As far as marketing insights are concerned it proves that categories don’t converge – but split.

We recently used it for rentoid to kill a few birds with one stone:

  • Rewards passionate fans with a bit of fame,
  • Create an important dialogue
  • Generate some ‘realworld’ market research to boot.

The cool thing is that we’ll publish what people think about rentoid good and bad – so then we have to act on any mooted improvements. Check it by clicking here:

So in the spirit of involvement – I’d love to get a 12 seconds.tv spot from the startupblog crew – ‘yes that means you’ with any piece of business / entrepreneurship or life advice you feel approporiate.

Put your 12 seconds link in the comments and I’ll put it up as it’s own post with a link to your blog / startup / business or whatever.

Get on it.

The bucket & the pipeline

The reason most entrepreneurs fail is that they give up too quick. Forget the old nag ‘you only fail when you give up’ – I don’t mean that. I mean that they forget that the “context” is very different as an entrepreneur versus being an employee.

From our first job flipping burgers or whatever we chose to do while still studying we had – “Instant rewards”. Instant pay for a job done at the end of the day, week or month. It teaches us a really bad habit. We expect instantaneous benefits for effort rendered. For every bucket of water we carry we get a piecemeal wage.

As entrepreneurs we are building a pipeline. It’s a large project of capital works which takes a long time, and usually much longer than we ever expected. There are no payments along the way. In fact we get nothing until the pipeline is complete. We may run out of resources before we finish….But if we stay the course the water can come gushing.

Unfortunately we can’t know how close the pipeline is to completion. We need a bit of blind faith. But if we go the distance, we’ll never have to carry a bucket of water again.

Dreams for sale

Here’s a truth all entrpreneurs must know, embrace and accept. Our selling skills are more important than our technical genious, web wizardry, or financial footwork.

If we can’t sell we better find someone who can work with us. Running a succssful startup requires the dream to be sold – for someone to buy our dream. Until we’ve sold this dream we are nothing – We do not exist.

Good news – we can always learn or outsource it.

Emotional Insurance

If you ever sell your startup and make a good amount of money, you should be happy. Even if it wasn’t the billion dollar payday that the Youtube or Skype founders had. But the reality is the buyers think they can do more with it – make more money out of it. And just maybe cause you a little anxiety.

Here’s where it’s often worth getting some Emotional Insurance:

Startup Blog Definition: Emotional Insurance is the small percentage share of a business you hold onto in case it goes ganbusters when you’re gone.

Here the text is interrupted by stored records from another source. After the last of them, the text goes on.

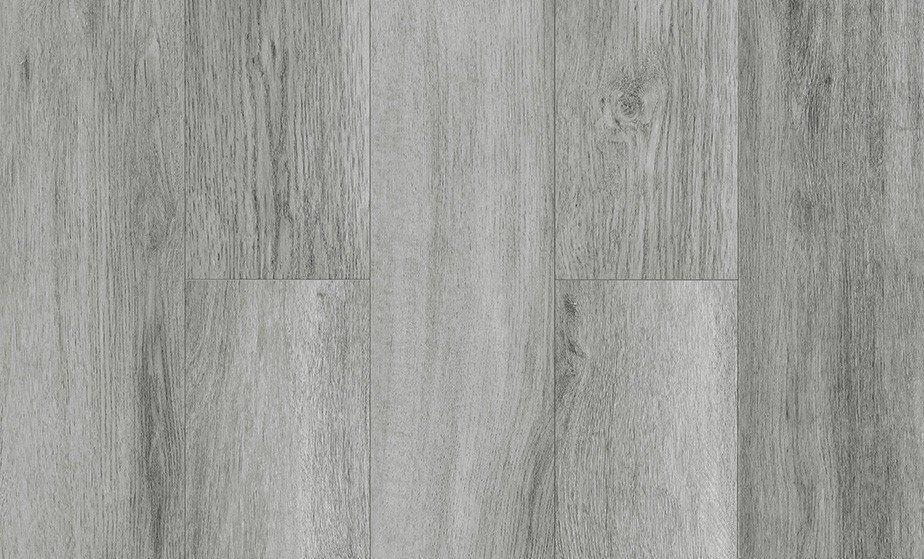 Ламинат SPC AquaMax Дуб Канкун (1220*151*4,5 мм) — купить в Северодвинске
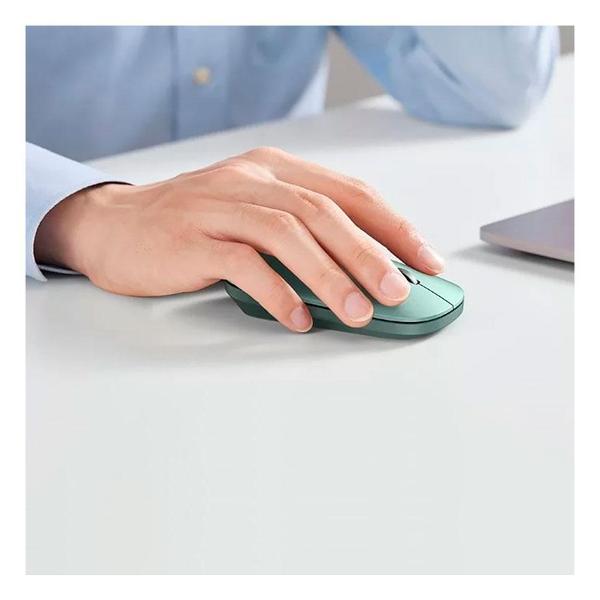 Мышь беспроводная uGreen 90374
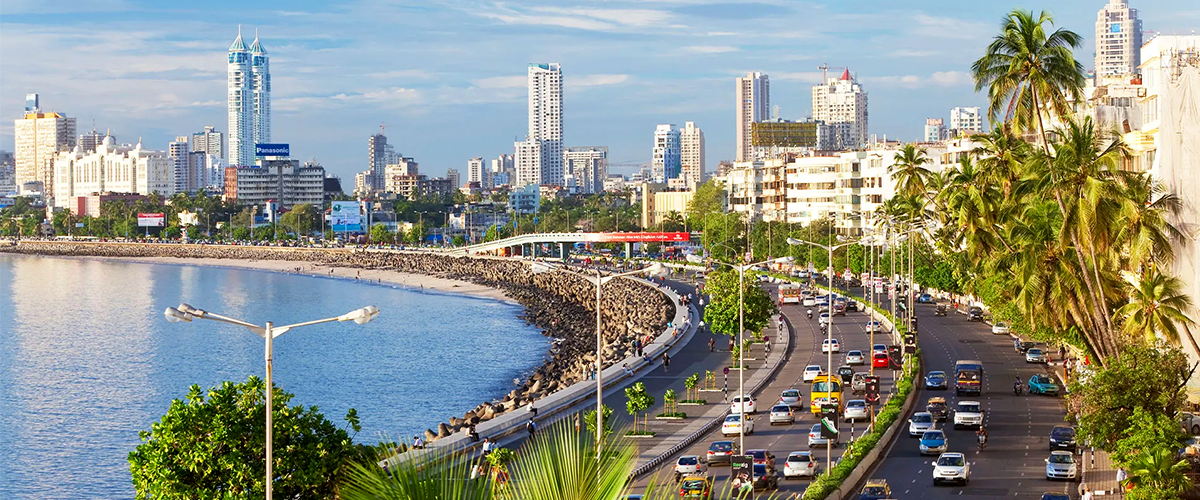Balaji Sadguru Thakurli East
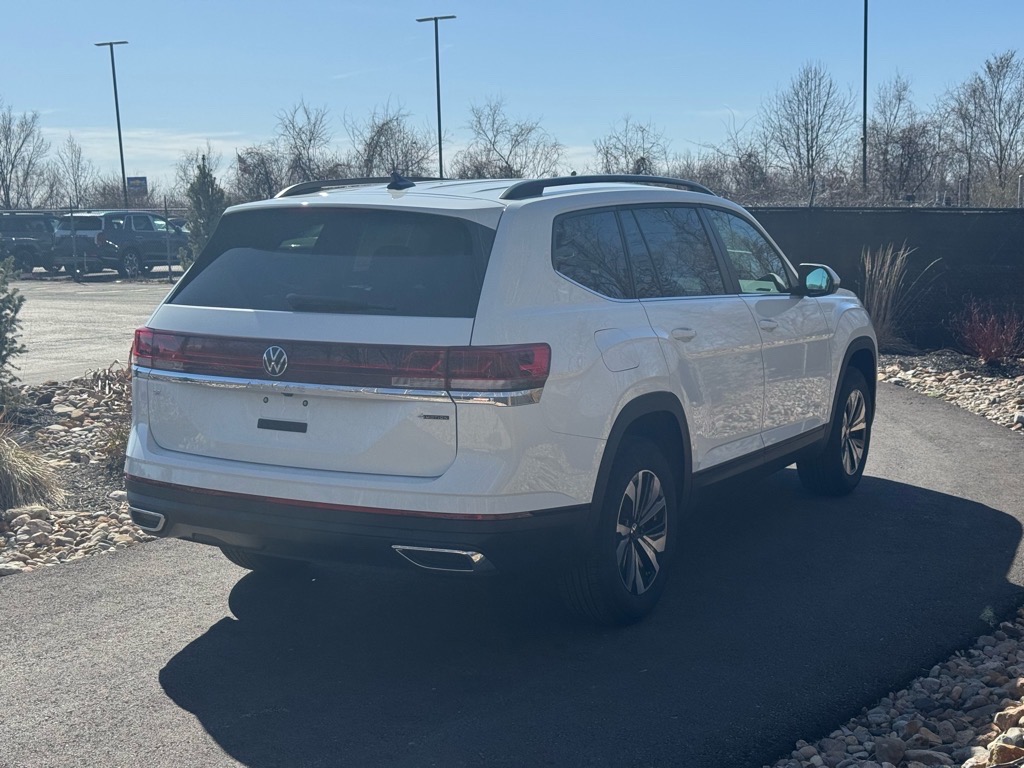 Vehicle image 5 of 35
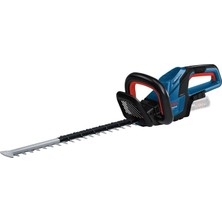 Fimer Home & Garden Ghe 18V-50 Solo, Aküsüz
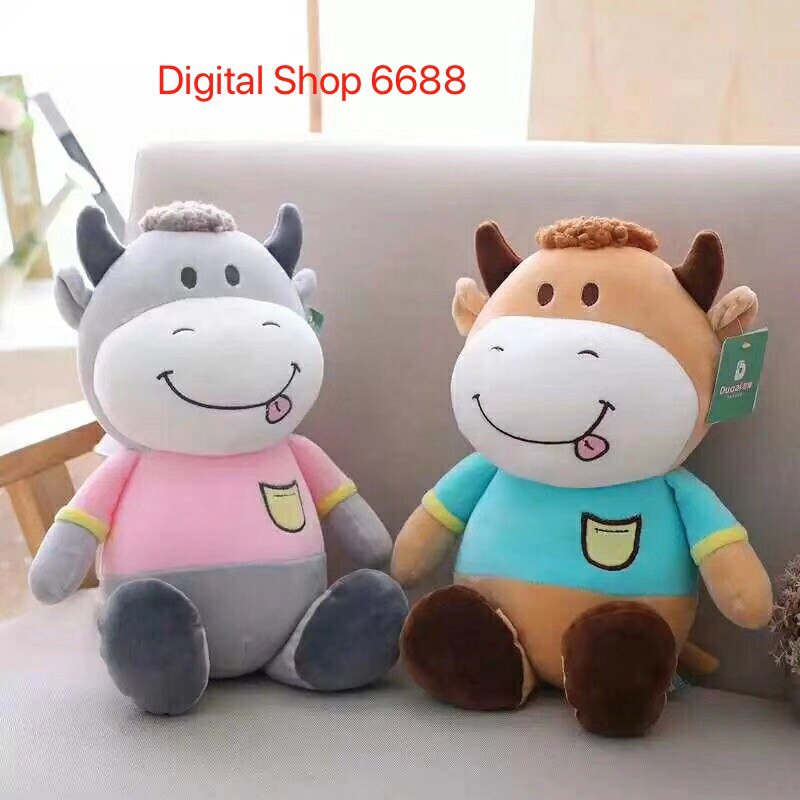Gratis Unduh Gambar Boneka Wisuda Sapi Pink Institut Tekonolgi Sepuluh November Kado Terkeren by Lampunghits.com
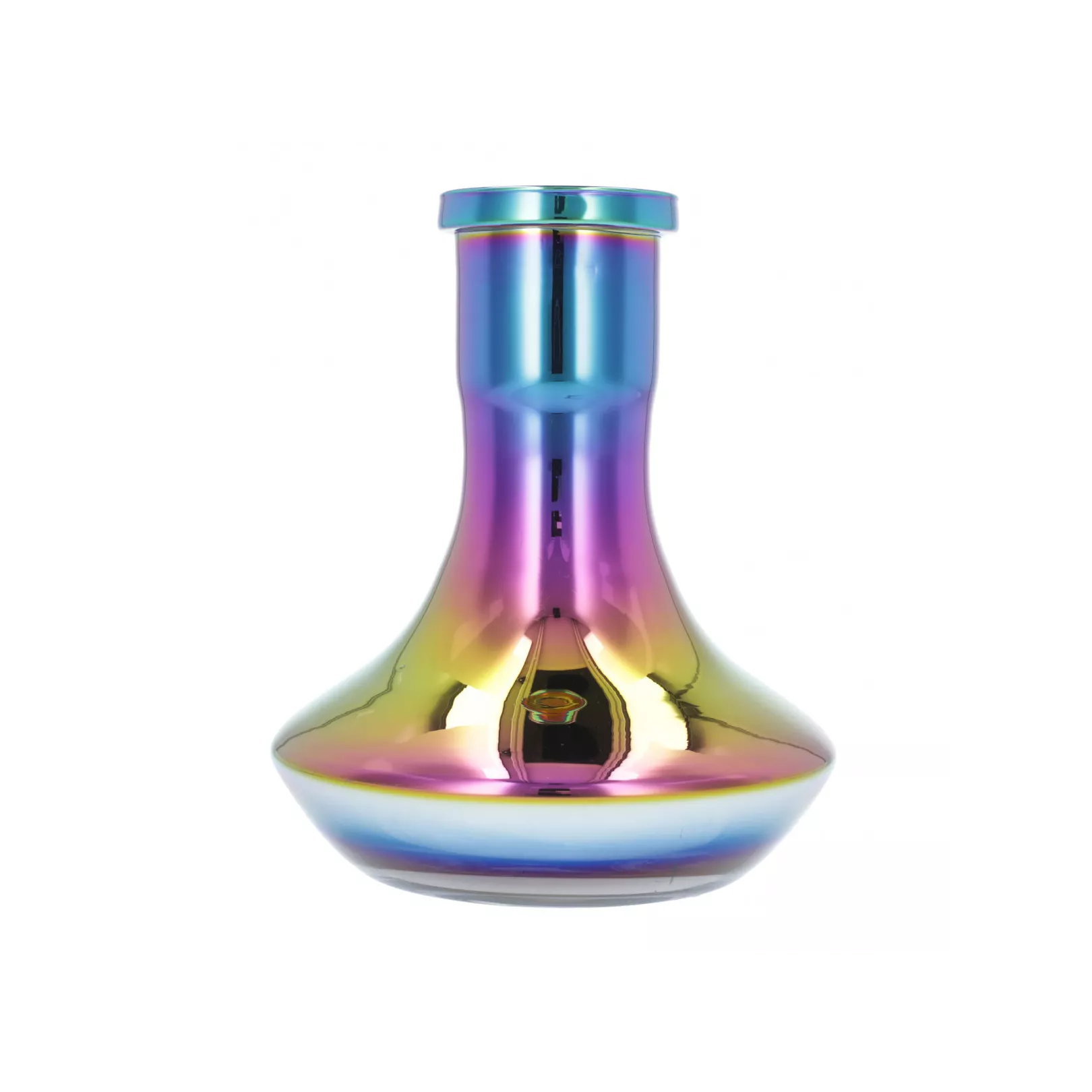 VASE RUSSIAN SPIRIT MINI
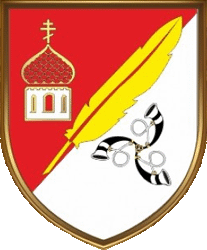    /RF_Belorussia/Gomel_Reg/Files/deniskovichi_bel1.gif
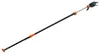 Gardena nożyce do gałęzi Pro L 12081-20 Podgląd zdjęcia produktu 25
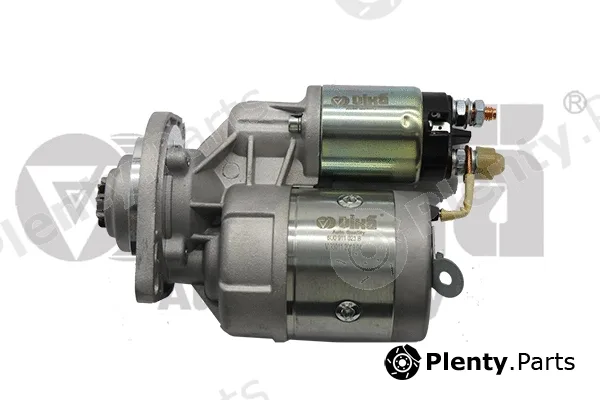 vika 99110026201 — Starter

It just might help you sleep at night once you sell your success.

Startup tips

Tonight I was speaking with entrpreneur David Eedle who sold his start up www.artshub.com.au for some big money in 2006. When asked what matters for web startups he said the following:

The same principals which matter to any business. The principals never change. He also said these things in particular matter:

  • Earn more than you spend
  • Get your value proposition right – clue it’s not ‘free’
  • You have to sell something before you sell the company
  • You can’t do it by yourself – you need some awesome people to help you, but less than you think. Think in handfulls.
  • You don’t need dedicated resources and high end tech stuff. It never wins.

And startup blog agrees with every word.

Buying vs Selling

The ultimate goal of any entrepreneur is to have people buying stuff from you. Our job as entrepreneurs is move our brand from a position of selling, to place where people come to buy. This takes time and continuous refinement of whatever we make, do or market. Truly successful brands don’t really sell stuff – it’s bought.

As Gitomer would say:

People don’t like to be sold, but they love to buy.

And so the most profitable sales interactions are defined by the audience. Women tend to say ‘They bought a pair of shoes’. Not that the shoes were sold to them.

Startups should remember – We start out selling, in the hope that it evolves into buying.